_EXERCISE_
Where a record contains an image, leave the image out and print the rest exactly.

[PROVIDED ENTRIES Boundary: Start]

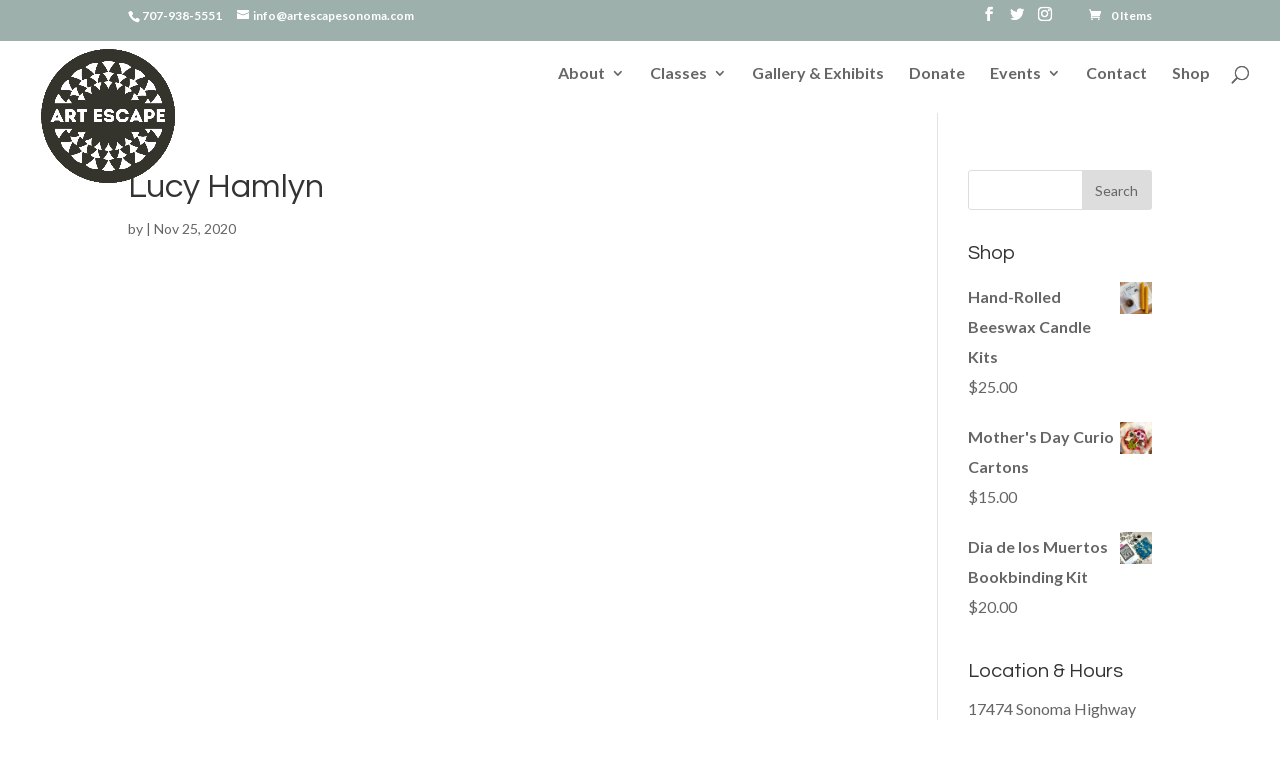

--- FILE ---
content_type: text/css
request_url: https://www.artescapesonoma.com/wp-content/et-cache/2320/et-core-unified-cpt-tb-1536-2320-17676608372755.min.css
body_size: 96
content:
.et_pb_section_0_tb_footer.et_pb_section{padding-bottom:2px;background-color:#212221!important}.et_pb_row_0_tb_footer.et_pb_row{padding-bottom:46px!important;padding-bottom:46px}.et_pb_text_0_tb_footer.et_pb_text{color:#ffffff!important}.et_pb_text_1_tb_footer.et_pb_text{color:#ffffff!important}.et_pb_text_3_tb_footer.et_pb_text{color:#ffffff!important}.et_pb_text_0_tb_footer h4{text-transform:uppercase;color:#d38235!important;letter-spacing:1px}.et_pb_text_1_tb_footer h4{text-transform:uppercase;color:#d38235!important;letter-spacing:1px}.et_pb_text_1_tb_footer h1{color:#0c71c3!important}.et_pb_text_2_tb_footer h4{text-transform:uppercase;color:#d38235!important;letter-spacing:1px;text-align:center}.et_pb_text_2_tb_footer{margin-bottom:2px!important}ul.et_pb_social_media_follow_0_tb_footer{margin-top:-3px!important;margin-bottom:-3px!important}.et_pb_social_media_follow_0_tb_footer li a.icon:before{font-size:22px;line-height:44px;height:44px;width:44px}.et_pb_social_media_follow_0_tb_footer li a.icon{height:44px;width:44px}.et_pb_section_1_tb_footer.et_pb_section{padding-top:0px;padding-bottom:0px;margin-top:0px;margin-bottom:0px;background-color:#212221!important}.et_pb_row_1_tb_footer.et_pb_row{padding-top:0px!important;padding-bottom:0px!important;margin-top:0px!important;margin-bottom:0px!important;padding-top:0px;padding-bottom:0px}.et_pb_text_3_tb_footer{font-size:13px;padding-top:0px!important;padding-bottom:0px!important;margin-top:24px!important;margin-bottom:24px!important}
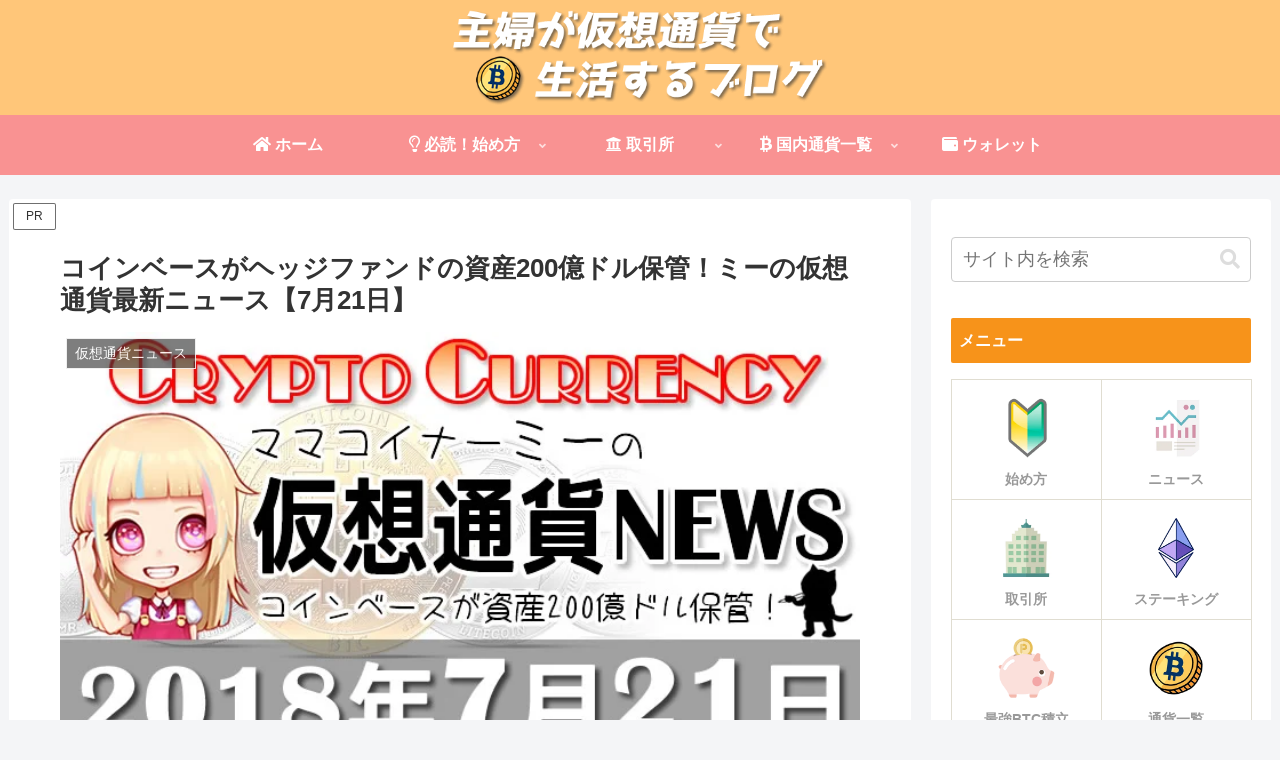

--- FILE ---
content_type: text/html; charset=utf-8
request_url: https://www.google.com/recaptcha/api2/aframe
body_size: 266
content:
<!DOCTYPE HTML><html><head><meta http-equiv="content-type" content="text/html; charset=UTF-8"></head><body><script nonce="fw8cWzee29kiTxo1y548Gg">/** Anti-fraud and anti-abuse applications only. See google.com/recaptcha */ try{var clients={'sodar':'https://pagead2.googlesyndication.com/pagead/sodar?'};window.addEventListener("message",function(a){try{if(a.source===window.parent){var b=JSON.parse(a.data);var c=clients[b['id']];if(c){var d=document.createElement('img');d.src=c+b['params']+'&rc='+(localStorage.getItem("rc::a")?sessionStorage.getItem("rc::b"):"");window.document.body.appendChild(d);sessionStorage.setItem("rc::e",parseInt(sessionStorage.getItem("rc::e")||0)+1);localStorage.setItem("rc::h",'1768807540825');}}}catch(b){}});window.parent.postMessage("_grecaptcha_ready", "*");}catch(b){}</script></body></html>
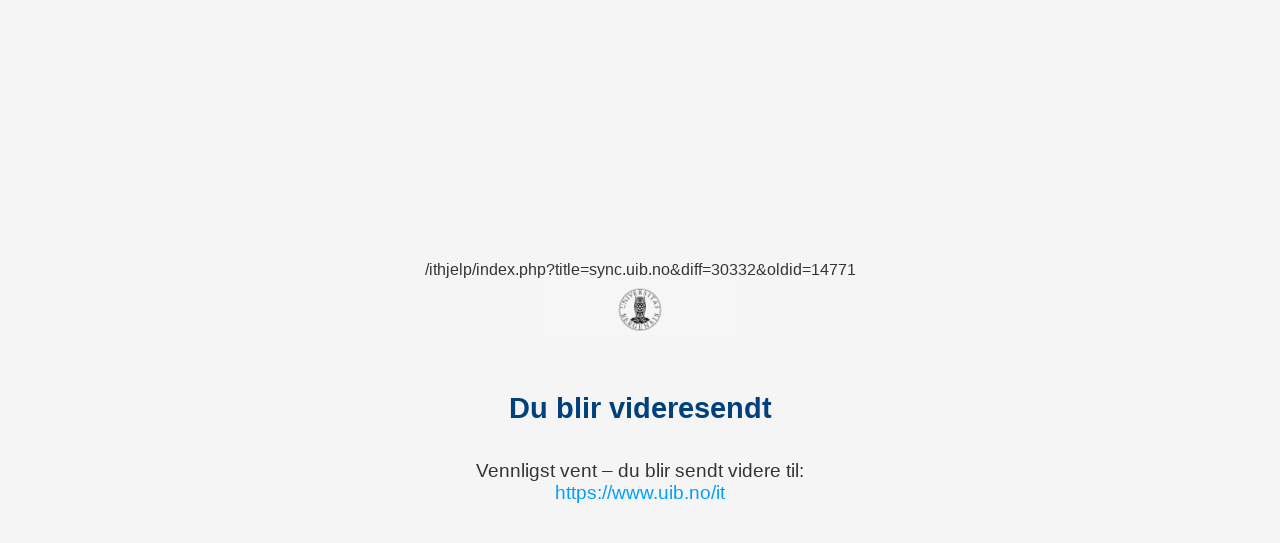

--- FILE ---
content_type: text/html; charset=UTF-8
request_url: http://it.uib.no/ithjelp/index.php?title=Sync.uib.no&diff=30332&oldid=14771
body_size: 1319
content:
/ithjelp/index.php?title=sync.uib.no&diff=30332&oldid=14771
<!DOCTYPE html>
<html lang="no">
<head>
  <meta charset="UTF-8" />
  <meta name="viewport" content="width=device-width, initial-scale=1" />
  <meta http-equiv="refresh" content="3;url=https://www.uib.no/it" />
  <title>Videresender...</title>
  <style>
    body {
      font-family: 'Open Sans', sans-serif;
      background-color: #f5f5f5;
      color: #333333;
      margin: 0;
      padding: 2rem;
      display: flex;
      flex-direction: column;
      align-items: center;
      justify-content: center;
      min-height: 100vh;
      text-align: center;
    }
    .logo {
      max-width: 200px;
      height: auto;
      margin-bottom: 2rem;
    }
    h1 {
      color: #00417d;
      font-size: 1.8rem;
      margin-bottom: 1rem;
    }
    p {
      font-size: 1.2rem;
    }
    a {
      color: #009ffe;
      text-decoration: none;
      word-break: break-word;
    }
    a:hover {
      text-decoration: underline;
    }
  </style>
</head>
<body>
  <img src="https://manual.uib.no/files/2023/01/emblem2023-1.png" alt="Universitetet i Bergen" class="logo" />
  <h1>Du blir videresendt</h1>
  <p>
    Vennligst vent – du blir sendt videre til:<br />
    <a href="https://www.uib.no/it">https://www.uib.no/it</a>
  </p>
</body>
</html>
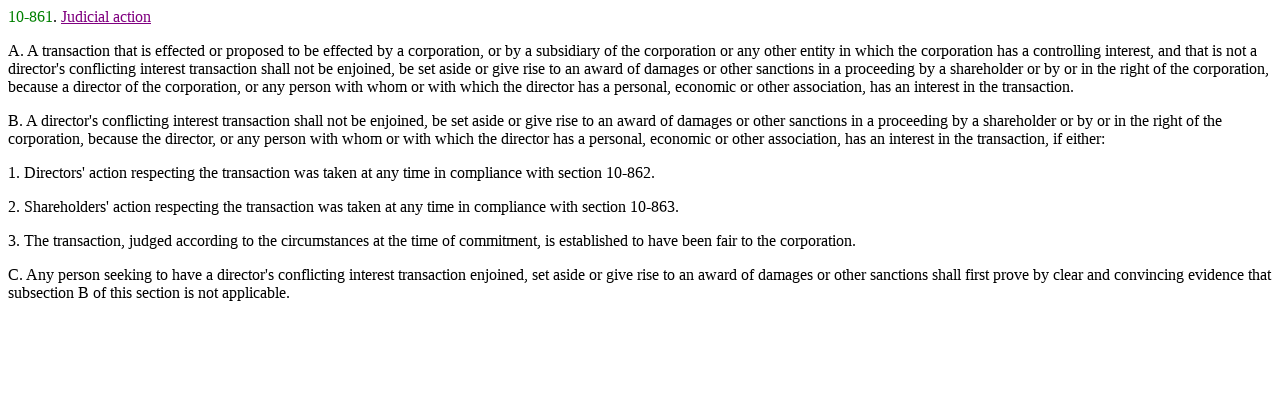

--- FILE ---
content_type: text/html
request_url: https://www.azleg.gov/ars/10/00861.htm
body_size: 758
content:
<HTML>

<HEAD>
<TITLE>10-861 - Judicial action</TITLE>
<!Creation Date: 09/19/25>
<!Author: Arizona Legislative Council>
<!Typist: dbupdate>
<meta http-equiv="Content-type" content="text/html;charset=UTF-8">
</HEAD>

<BODY>

<p><font color=GREEN>10-861</font>. <font color=PURPLE><u>Judicial action</u></font></p>

<p>A. A transaction that is effected or proposed to be effected by a corporation, or by a subsidiary of the corporation or any other entity in which the corporation has a controlling interest, and that is not a director's conflicting interest transaction shall not be enjoined, be set aside or give rise to an award of damages or other sanctions in a proceeding by a shareholder or by or in the right of the corporation, because a director of the corporation, or any person with whom or with which the director has a personal, economic or other association, has an interest in the transaction.</p>

<p>B. A director's conflicting interest transaction shall not be enjoined, be set aside or give rise to an award of damages or other sanctions in a proceeding by a shareholder or by or in the right of the corporation, because the director, or any person with whom or with which the director has a personal, economic or other association, has an interest in the transaction, if either:</p>

<p>1. Directors' action respecting the transaction was taken at any time in compliance with section 10-862.</p>

<p>2. Shareholders' action respecting the transaction was taken at any time in compliance with section 10-863.</p>

<p>3. The transaction, judged according to the circumstances at the time of commitment, is established to have been fair to the corporation.</p>

<p>C. Any person seeking to have a director's conflicting interest transaction enjoined, set aside or give rise to an award of damages or other sanctions shall first prove by clear and convincing evidence that subsection B of this section is not applicable. </p>

</BODY>

</HTML>
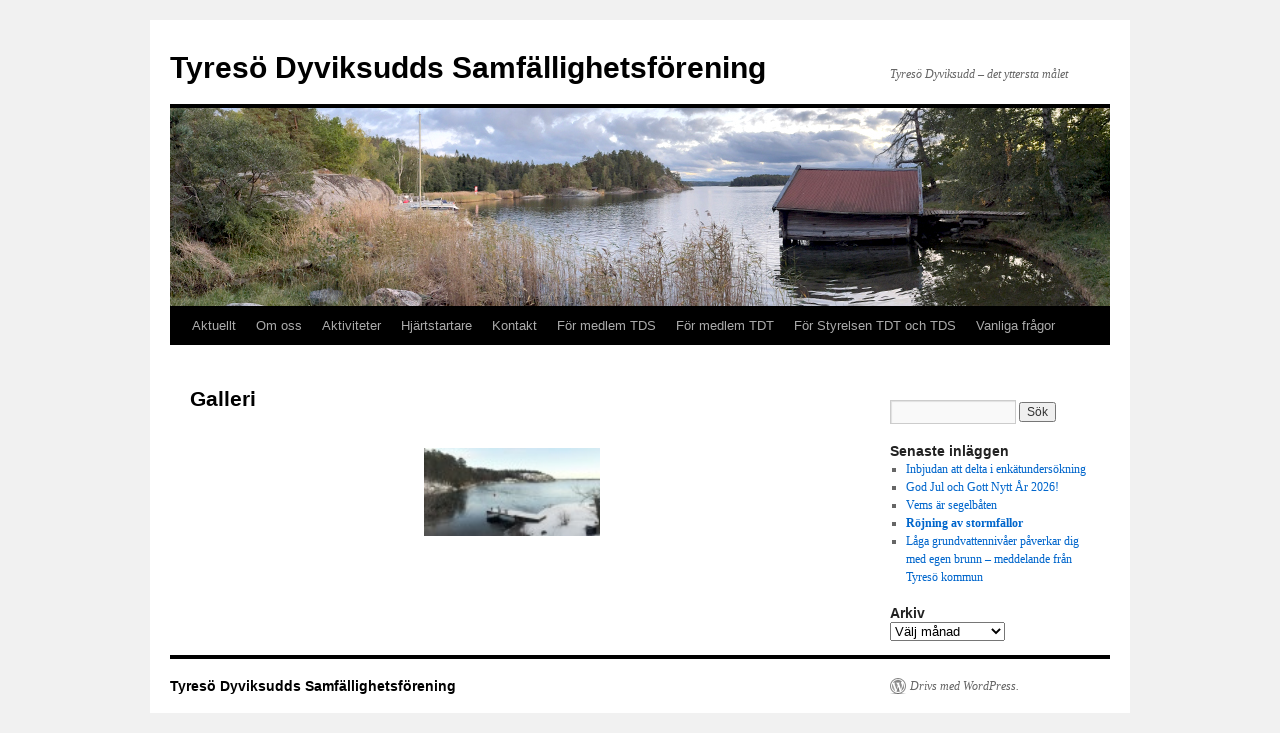

--- FILE ---
content_type: text/css
request_url: https://www.dyviksudd.se/wp-content/plugins/fantastic-contact-form/style.css?ver=6.1.9
body_size: 142
content:
label {
	display: block;
	font-weight: bold;
	font-size: 1.2em;
	text-transform: uppercase;
}

form {
	display: block;
	margin: 15px 0px;
}

div.notification {
	background: #D4D4D4;
	border-radius: 5px;
	padding: 10px;
	color: #222222;
}

div.notification.error {
	background-color: #FFCCCC;
}

div.notification.success {
	background-color: #CCFFCC;
}

form input.error, form select.error, form textarea.error {
	border-color: #D70000;
	background-color: #FFCCCC;
}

[PROVIDED ENTRIES Boundary: End]

_REPLY TO THE TASK_
--- FILE ---
content_type: text/css
request_url: https://www.artescapesonoma.com/wp-content/et-cache/2320/et-core-unified-cpt-tb-1536-2320-17676608372755.min.css
body_size: 96
content:
.et_pb_section_0_tb_footer.et_pb_section{padding-bottom:2px;background-color:#212221!important}.et_pb_row_0_tb_footer.et_pb_row{padding-bottom:46px!important;padding-bottom:46px}.et_pb_text_0_tb_footer.et_pb_text{color:#ffffff!important}.et_pb_text_1_tb_footer.et_pb_text{color:#ffffff!important}.et_pb_text_3_tb_footer.et_pb_text{color:#ffffff!important}.et_pb_text_0_tb_footer h4{text-transform:uppercase;color:#d38235!important;letter-spacing:1px}.et_pb_text_1_tb_footer h4{text-transform:uppercase;color:#d38235!important;letter-spacing:1px}.et_pb_text_1_tb_footer h1{color:#0c71c3!important}.et_pb_text_2_tb_footer h4{text-transform:uppercase;color:#d38235!important;letter-spacing:1px;text-align:center}.et_pb_text_2_tb_footer{margin-bottom:2px!important}ul.et_pb_social_media_follow_0_tb_footer{margin-top:-3px!important;margin-bottom:-3px!important}.et_pb_social_media_follow_0_tb_footer li a.icon:before{font-size:22px;line-height:44px;height:44px;width:44px}.et_pb_social_media_follow_0_tb_footer li a.icon{height:44px;width:44px}.et_pb_section_1_tb_footer.et_pb_section{padding-top:0px;padding-bottom:0px;margin-top:0px;margin-bottom:0px;background-color:#212221!important}.et_pb_row_1_tb_footer.et_pb_row{padding-top:0px!important;padding-bottom:0px!important;margin-top:0px!important;margin-bottom:0px!important;padding-top:0px;padding-bottom:0px}.et_pb_text_3_tb_footer{font-size:13px;padding-top:0px!important;padding-bottom:0px!important;margin-top:24px!important;margin-bottom:24px!important}

--- FILE ---
content_type: text/html; charset=utf-8
request_url: https://www.google.com/recaptcha/api2/aframe
body_size: 266
content:
<!DOCTYPE HTML><html><head><meta http-equiv="content-type" content="text/html; charset=UTF-8"></head><body><script nonce="fw8cWzee29kiTxo1y548Gg">/** Anti-fraud and anti-abuse applications only. See google.com/recaptcha */ try{var clients={'sodar':'https://pagead2.googlesyndication.com/pagead/sodar?'};window.addEventListener("message",function(a){try{if(a.source===window.parent){var b=JSON.parse(a.data);var c=clients[b['id']];if(c){var d=document.createElement('img');d.src=c+b['params']+'&rc='+(localStorage.getItem("rc::a")?sessionStorage.getItem("rc::b"):"");window.document.body.appendChild(d);sessionStorage.setItem("rc::e",parseInt(sessionStorage.getItem("rc::e")||0)+1);localStorage.setItem("rc::h",'1768807540825');}}}catch(b){}});window.parent.postMessage("_grecaptcha_ready", "*");}catch(b){}</script></body></html>

--- FILE ---
content_type: text/html; charset=UTF-8
request_url: http://it.uib.no/ithjelp/index.php?title=Sync.uib.no&diff=30332&oldid=14771
body_size: 1319
content:
/ithjelp/index.php?title=sync.uib.no&diff=30332&oldid=14771
<!DOCTYPE html>
<html lang="no">
<head>
  <meta charset="UTF-8" />
  <meta name="viewport" content="width=device-width, initial-scale=1" />
  <meta http-equiv="refresh" content="3;url=https://www.uib.no/it" />
  <title>Videresender...</title>
  <style>
    body {
      font-family: 'Open Sans', sans-serif;
      background-color: #f5f5f5;
      color: #333333;
      margin: 0;
      padding: 2rem;
      display: flex;
      flex-direction: column;
      align-items: center;
      justify-content: center;
      min-height: 100vh;
      text-align: center;
    }
    .logo {
      max-width: 200px;
      height: auto;
      margin-bottom: 2rem;
    }
    h1 {
      color: #00417d;
      font-size: 1.8rem;
      margin-bottom: 1rem;
    }
    p {
      font-size: 1.2rem;
    }
    a {
      color: #009ffe;
      text-decoration: none;
      word-break: break-word;
    }
    a:hover {
      text-decoration: underline;
    }
  </style>
</head>
<body>
  <img src="https://manual.uib.no/files/2023/01/emblem2023-1.png" alt="Universitetet i Bergen" class="logo" />
  <h1>Du blir videresendt</h1>
  <p>
    Vennligst vent – du blir sendt videre til:<br />
    <a href="https://www.uib.no/it">https://www.uib.no/it</a>
  </p>
</body>
</html>

--- FILE ---
content_type: text/html
request_url: https://www.azleg.gov/ars/10/00861.htm
body_size: 758
content:
<HTML>

<HEAD>
<TITLE>10-861 - Judicial action</TITLE>
<!Creation Date: 09/19/25>
<!Author: Arizona Legislative Council>
<!Typist: dbupdate>
<meta http-equiv="Content-type" content="text/html;charset=UTF-8">
</HEAD>

<BODY>

<p><font color=GREEN>10-861</font>. <font color=PURPLE><u>Judicial action</u></font></p>

<p>A. A transaction that is effected or proposed to be effected by a corporation, or by a subsidiary of the corporation or any other entity in which the corporation has a controlling interest, and that is not a director's conflicting interest transaction shall not be enjoined, be set aside or give rise to an award of damages or other sanctions in a proceeding by a shareholder or by or in the right of the corporation, because a director of the corporation, or any person with whom or with which the director has a personal, economic or other association, has an interest in the transaction.</p>

<p>B. A director's conflicting interest transaction shall not be enjoined, be set aside or give rise to an award of damages or other sanctions in a proceeding by a shareholder or by or in the right of the corporation, because the director, or any person with whom or with which the director has a personal, economic or other association, has an interest in the transaction, if either:</p>

<p>1. Directors' action respecting the transaction was taken at any time in compliance with section 10-862.</p>

<p>2. Shareholders' action respecting the transaction was taken at any time in compliance with section 10-863.</p>

<p>3. The transaction, judged according to the circumstances at the time of commitment, is established to have been fair to the corporation.</p>

<p>C. Any person seeking to have a director's conflicting interest transaction enjoined, set aside or give rise to an award of damages or other sanctions shall first prove by clear and convincing evidence that subsection B of this section is not applicable. </p>

</BODY>

</HTML>

--- FILE ---
content_type: text/css
request_url: https://www.dyviksudd.se/wp-content/plugins/fantastic-contact-form/style.css?ver=6.1.9
body_size: 142
content:
label {
	display: block;
	font-weight: bold;
	font-size: 1.2em;
	text-transform: uppercase;
}

form {
	display: block;
	margin: 15px 0px;
}

div.notification {
	background: #D4D4D4;
	border-radius: 5px;
	padding: 10px;
	color: #222222;
}

div.notification.error {
	background-color: #FFCCCC;
}

div.notification.success {
	background-color: #CCFFCC;
}

form input.error, form select.error, form textarea.error {
	border-color: #D70000;
	background-color: #FFCCCC;
}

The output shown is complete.